How do we comply with the PECR rules?
-
Due to the Data (Use and Access) Act coming into law on 19 June 2025, this guidance is under review and may be subject to change. The Plans for new and updated guidance page will tell you about which guidance will be updated and when this will happen.
At a glance
- You must consider storage or access technologies as part of the design and implementation of your service and business practices.
- You must have appropriate arrangements in place with any third parties you are using to provide your service.
- In general, you must provide clear and comprehensive information about the storage and access technologies you use.
- PECR has some exceptions that mean you don’t have to provide this in certain cases. But if your storage and access involves processing personal data, you must provide it anyway.
- You must provide clear and comprehensive information about the non-exempt storage and access technologies you use on your online service.
- You must explain your storage and access technologies in a way that anyone visiting your service can understand.
- You must not pre-enable non-exempt storage and access technologies.
- There is no valid reason to pre-enable non-exempt storage and access technologies.
- PECR does not specify how long you can use any storage and access technologies for. You should consider the appropriate duration in relation to the circumstances of your online service and for the purpose for which you want to use the technology.
- You should undertake regular reviews of your online service, as well as any storage and access technologies it includes.
In detail
- Who is responsible for compliance?
- How do we consider PECR when designing a new online service?
- What do we need to consider if we use someone else’s technologies on our online service?
Who is responsible for compliance?
PECR says that ‘a person’ must not store, or gain access to information stored, on a subscriber's or user’s equipment, unless clear and comprehensive information is provided and consent is obtained.
In most cases, this means that as the service provider, you have the primary responsibility for compliance with PECR. For example, you are the person that makes decisions about:
- what the service is;
- what functions the service will have; and
- what storage and access technologies to use (and for what purposes), including whether your service incorporates third-party features or if you enable third-party storage and access technologies.
How do we consider PECR when designing a new online service?
If you are planning a new online service, you must put appropriate technical and organisational measures in place to implement data protection principles and safeguard individual rights, from the design stage right through the lifecycle of your service.
Under PECR, you must consider storage or access technologies as part of the design and implementation of your service and business practices. This includes:
- what storage and access technologies you want to use;
- which ones meet an exception (and why); and
- which ones require consent.
If you use third parties in the provision of your service, you must have appropriate arrangements in place. For example, if you plan to share any information with them or will have their features embedded in your website or service.
Following a data protection by design approach is particularly important if you intend to provide your service via a mobile app. This is because:
- mobile devices such as smartphones and tablets are likely to have direct access to different sensors and data. For example, the microphone, camera and GPS receiver or wide-ranging information like the user’s email accounts and contacts;
- users are likely to have a range of apps downloaded on their device for many different functions, which can involve sharing personal data (including sensitive data). For example, medical or fitness apps, social media apps and banking;
- app developers often make use of third-party SDKs for different purposes. These can introduce new and complex flows of information from the user’s device when using the app, including use by third parties, which may not be obvious from the user interface; and
- mobile devices often have small screens, typically with touch-based interfaces. This can make it more challenging for apps to effectively communicate privacy information with app users (and obtain consent where required).

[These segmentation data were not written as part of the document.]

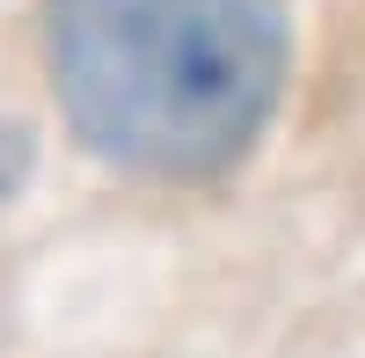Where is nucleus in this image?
I'll return each mask as SVG.
<instances>
[{
    "label": "nucleus",
    "mask_w": 365,
    "mask_h": 358,
    "mask_svg": "<svg viewBox=\"0 0 365 358\" xmlns=\"http://www.w3.org/2000/svg\"><path fill=\"white\" fill-rule=\"evenodd\" d=\"M51 96L96 161L212 183L285 96L278 0H44Z\"/></svg>",
    "instance_id": "obj_1"
}]
</instances>
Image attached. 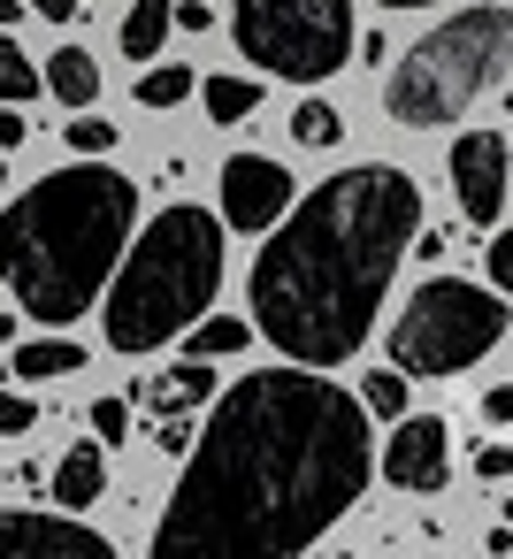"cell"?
<instances>
[{
  "label": "cell",
  "mask_w": 513,
  "mask_h": 559,
  "mask_svg": "<svg viewBox=\"0 0 513 559\" xmlns=\"http://www.w3.org/2000/svg\"><path fill=\"white\" fill-rule=\"evenodd\" d=\"M368 406L307 360L238 376L184 452L154 559H291L368 490Z\"/></svg>",
  "instance_id": "obj_1"
},
{
  "label": "cell",
  "mask_w": 513,
  "mask_h": 559,
  "mask_svg": "<svg viewBox=\"0 0 513 559\" xmlns=\"http://www.w3.org/2000/svg\"><path fill=\"white\" fill-rule=\"evenodd\" d=\"M421 230V185L391 162H360L322 177L261 230L246 307L253 330L307 368H337L368 345L383 292Z\"/></svg>",
  "instance_id": "obj_2"
},
{
  "label": "cell",
  "mask_w": 513,
  "mask_h": 559,
  "mask_svg": "<svg viewBox=\"0 0 513 559\" xmlns=\"http://www.w3.org/2000/svg\"><path fill=\"white\" fill-rule=\"evenodd\" d=\"M131 230L139 185L100 154H77L70 169L39 177L24 200L0 207V284L24 299L32 322H77L108 292Z\"/></svg>",
  "instance_id": "obj_3"
},
{
  "label": "cell",
  "mask_w": 513,
  "mask_h": 559,
  "mask_svg": "<svg viewBox=\"0 0 513 559\" xmlns=\"http://www.w3.org/2000/svg\"><path fill=\"white\" fill-rule=\"evenodd\" d=\"M223 292V215L207 207H162L146 238L123 246L108 276V353H162L177 345Z\"/></svg>",
  "instance_id": "obj_4"
},
{
  "label": "cell",
  "mask_w": 513,
  "mask_h": 559,
  "mask_svg": "<svg viewBox=\"0 0 513 559\" xmlns=\"http://www.w3.org/2000/svg\"><path fill=\"white\" fill-rule=\"evenodd\" d=\"M513 62V16L498 9V0H482V9H460L452 24H437L429 39H414L383 85V116L406 123V131H444L452 116H467L498 70Z\"/></svg>",
  "instance_id": "obj_5"
},
{
  "label": "cell",
  "mask_w": 513,
  "mask_h": 559,
  "mask_svg": "<svg viewBox=\"0 0 513 559\" xmlns=\"http://www.w3.org/2000/svg\"><path fill=\"white\" fill-rule=\"evenodd\" d=\"M230 39L284 85H322L353 62V0H230Z\"/></svg>",
  "instance_id": "obj_6"
},
{
  "label": "cell",
  "mask_w": 513,
  "mask_h": 559,
  "mask_svg": "<svg viewBox=\"0 0 513 559\" xmlns=\"http://www.w3.org/2000/svg\"><path fill=\"white\" fill-rule=\"evenodd\" d=\"M505 292L490 284H467V276H429L414 299H406V314L391 322V360L406 368V376H460V368H475L482 353H498V337H505Z\"/></svg>",
  "instance_id": "obj_7"
},
{
  "label": "cell",
  "mask_w": 513,
  "mask_h": 559,
  "mask_svg": "<svg viewBox=\"0 0 513 559\" xmlns=\"http://www.w3.org/2000/svg\"><path fill=\"white\" fill-rule=\"evenodd\" d=\"M444 177H452V192H460V215H467L475 230H498L505 192H513V154H505V139H498V131H467V139H452Z\"/></svg>",
  "instance_id": "obj_8"
},
{
  "label": "cell",
  "mask_w": 513,
  "mask_h": 559,
  "mask_svg": "<svg viewBox=\"0 0 513 559\" xmlns=\"http://www.w3.org/2000/svg\"><path fill=\"white\" fill-rule=\"evenodd\" d=\"M299 200V185H291V169L284 162H269V154H230L223 162V230H269V223H284V207Z\"/></svg>",
  "instance_id": "obj_9"
},
{
  "label": "cell",
  "mask_w": 513,
  "mask_h": 559,
  "mask_svg": "<svg viewBox=\"0 0 513 559\" xmlns=\"http://www.w3.org/2000/svg\"><path fill=\"white\" fill-rule=\"evenodd\" d=\"M383 475L414 498L444 490L452 483V421L444 414H398L391 421V444H383Z\"/></svg>",
  "instance_id": "obj_10"
},
{
  "label": "cell",
  "mask_w": 513,
  "mask_h": 559,
  "mask_svg": "<svg viewBox=\"0 0 513 559\" xmlns=\"http://www.w3.org/2000/svg\"><path fill=\"white\" fill-rule=\"evenodd\" d=\"M0 559H116L108 536L55 513H0Z\"/></svg>",
  "instance_id": "obj_11"
},
{
  "label": "cell",
  "mask_w": 513,
  "mask_h": 559,
  "mask_svg": "<svg viewBox=\"0 0 513 559\" xmlns=\"http://www.w3.org/2000/svg\"><path fill=\"white\" fill-rule=\"evenodd\" d=\"M215 399V376H207V360H177V368H162V376H139L131 383V406H146V421H162V414H200Z\"/></svg>",
  "instance_id": "obj_12"
},
{
  "label": "cell",
  "mask_w": 513,
  "mask_h": 559,
  "mask_svg": "<svg viewBox=\"0 0 513 559\" xmlns=\"http://www.w3.org/2000/svg\"><path fill=\"white\" fill-rule=\"evenodd\" d=\"M47 490H55V506H70V513H85L100 490H108V444L100 437H85V444H70L62 460H55V475H47Z\"/></svg>",
  "instance_id": "obj_13"
},
{
  "label": "cell",
  "mask_w": 513,
  "mask_h": 559,
  "mask_svg": "<svg viewBox=\"0 0 513 559\" xmlns=\"http://www.w3.org/2000/svg\"><path fill=\"white\" fill-rule=\"evenodd\" d=\"M47 93H55L62 108H93V100H100V62H93V47H62V55L47 62Z\"/></svg>",
  "instance_id": "obj_14"
},
{
  "label": "cell",
  "mask_w": 513,
  "mask_h": 559,
  "mask_svg": "<svg viewBox=\"0 0 513 559\" xmlns=\"http://www.w3.org/2000/svg\"><path fill=\"white\" fill-rule=\"evenodd\" d=\"M169 32H177V0H131V16H123V55H131V62H154Z\"/></svg>",
  "instance_id": "obj_15"
},
{
  "label": "cell",
  "mask_w": 513,
  "mask_h": 559,
  "mask_svg": "<svg viewBox=\"0 0 513 559\" xmlns=\"http://www.w3.org/2000/svg\"><path fill=\"white\" fill-rule=\"evenodd\" d=\"M246 345H253V322L215 314V307H207V314L184 330V353H192V360H230V353H246Z\"/></svg>",
  "instance_id": "obj_16"
},
{
  "label": "cell",
  "mask_w": 513,
  "mask_h": 559,
  "mask_svg": "<svg viewBox=\"0 0 513 559\" xmlns=\"http://www.w3.org/2000/svg\"><path fill=\"white\" fill-rule=\"evenodd\" d=\"M85 368V345H70V337H32V345H16V376L24 383H55V376H77Z\"/></svg>",
  "instance_id": "obj_17"
},
{
  "label": "cell",
  "mask_w": 513,
  "mask_h": 559,
  "mask_svg": "<svg viewBox=\"0 0 513 559\" xmlns=\"http://www.w3.org/2000/svg\"><path fill=\"white\" fill-rule=\"evenodd\" d=\"M47 93V62H32L16 39H0V108H32Z\"/></svg>",
  "instance_id": "obj_18"
},
{
  "label": "cell",
  "mask_w": 513,
  "mask_h": 559,
  "mask_svg": "<svg viewBox=\"0 0 513 559\" xmlns=\"http://www.w3.org/2000/svg\"><path fill=\"white\" fill-rule=\"evenodd\" d=\"M192 93H200L192 62H154V70L139 78V108H184Z\"/></svg>",
  "instance_id": "obj_19"
},
{
  "label": "cell",
  "mask_w": 513,
  "mask_h": 559,
  "mask_svg": "<svg viewBox=\"0 0 513 559\" xmlns=\"http://www.w3.org/2000/svg\"><path fill=\"white\" fill-rule=\"evenodd\" d=\"M261 108V85L253 78H207V116L215 123H246Z\"/></svg>",
  "instance_id": "obj_20"
},
{
  "label": "cell",
  "mask_w": 513,
  "mask_h": 559,
  "mask_svg": "<svg viewBox=\"0 0 513 559\" xmlns=\"http://www.w3.org/2000/svg\"><path fill=\"white\" fill-rule=\"evenodd\" d=\"M291 139L322 154V146H337V139H345V116H337L330 100H299V108H291Z\"/></svg>",
  "instance_id": "obj_21"
},
{
  "label": "cell",
  "mask_w": 513,
  "mask_h": 559,
  "mask_svg": "<svg viewBox=\"0 0 513 559\" xmlns=\"http://www.w3.org/2000/svg\"><path fill=\"white\" fill-rule=\"evenodd\" d=\"M406 383H414V376L391 360V368H375V376L360 383V406H368V414H383V421H398V414H406Z\"/></svg>",
  "instance_id": "obj_22"
},
{
  "label": "cell",
  "mask_w": 513,
  "mask_h": 559,
  "mask_svg": "<svg viewBox=\"0 0 513 559\" xmlns=\"http://www.w3.org/2000/svg\"><path fill=\"white\" fill-rule=\"evenodd\" d=\"M62 139H70V154H108V146H116V123L93 116V108H70V131H62Z\"/></svg>",
  "instance_id": "obj_23"
},
{
  "label": "cell",
  "mask_w": 513,
  "mask_h": 559,
  "mask_svg": "<svg viewBox=\"0 0 513 559\" xmlns=\"http://www.w3.org/2000/svg\"><path fill=\"white\" fill-rule=\"evenodd\" d=\"M32 429H39L32 391H9V383H0V437H32Z\"/></svg>",
  "instance_id": "obj_24"
},
{
  "label": "cell",
  "mask_w": 513,
  "mask_h": 559,
  "mask_svg": "<svg viewBox=\"0 0 513 559\" xmlns=\"http://www.w3.org/2000/svg\"><path fill=\"white\" fill-rule=\"evenodd\" d=\"M482 269H490V284L513 299V230H490V246H482Z\"/></svg>",
  "instance_id": "obj_25"
},
{
  "label": "cell",
  "mask_w": 513,
  "mask_h": 559,
  "mask_svg": "<svg viewBox=\"0 0 513 559\" xmlns=\"http://www.w3.org/2000/svg\"><path fill=\"white\" fill-rule=\"evenodd\" d=\"M93 437H100V444L131 437V399H100V406H93Z\"/></svg>",
  "instance_id": "obj_26"
},
{
  "label": "cell",
  "mask_w": 513,
  "mask_h": 559,
  "mask_svg": "<svg viewBox=\"0 0 513 559\" xmlns=\"http://www.w3.org/2000/svg\"><path fill=\"white\" fill-rule=\"evenodd\" d=\"M192 437H200V429H192V414H162V421H154V444H162L169 460H184V452H192Z\"/></svg>",
  "instance_id": "obj_27"
},
{
  "label": "cell",
  "mask_w": 513,
  "mask_h": 559,
  "mask_svg": "<svg viewBox=\"0 0 513 559\" xmlns=\"http://www.w3.org/2000/svg\"><path fill=\"white\" fill-rule=\"evenodd\" d=\"M475 475H482V483H505V475H513V444H498V437L475 444Z\"/></svg>",
  "instance_id": "obj_28"
},
{
  "label": "cell",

Similar considerations apply to connected IoT devices.
Further reading — ICO guidance
What do we need to consider if we use someone else’s technologies on our online service?
Other organisations provide a range of storage and access technologies. Your organisation might decide to deploy these on your service rather than trying to develop your own to, for example:
- provide a specific element, function or feature to your service (eg streaming content);
- secure your service and protect your users (eg security and authentication);
- help you generate revenue (eg through advertising technology); or
- enable your users to interact with other services or platforms (eg social media).
As the online service provider, it is your responsibility to understand the technologies you intend to use and ensure you comply with PECR.
Where your use of these technologies involves the processing of personal data, you must also consider the UK GDPR. For example by:
- being clear about which other organisations may be involved in the processing;
- allocating appropriate roles and responsibilities between you and these organisations (eg controllers, processors or joint controllers);
- identifying and mitigate risks to people’s rights and freedoms; and
- ensuring that mechanisms are in place to facilitate individual rights between all parties involved and appropriate actions are taken (eg informing another organisation relying on consent you obtained from a user that they have since withdrawn that consent).
Depending on the circumstances, these other organisations may have their own responsibilities under the UK GDPR. Our data sharing code contains further information on their responsibilities.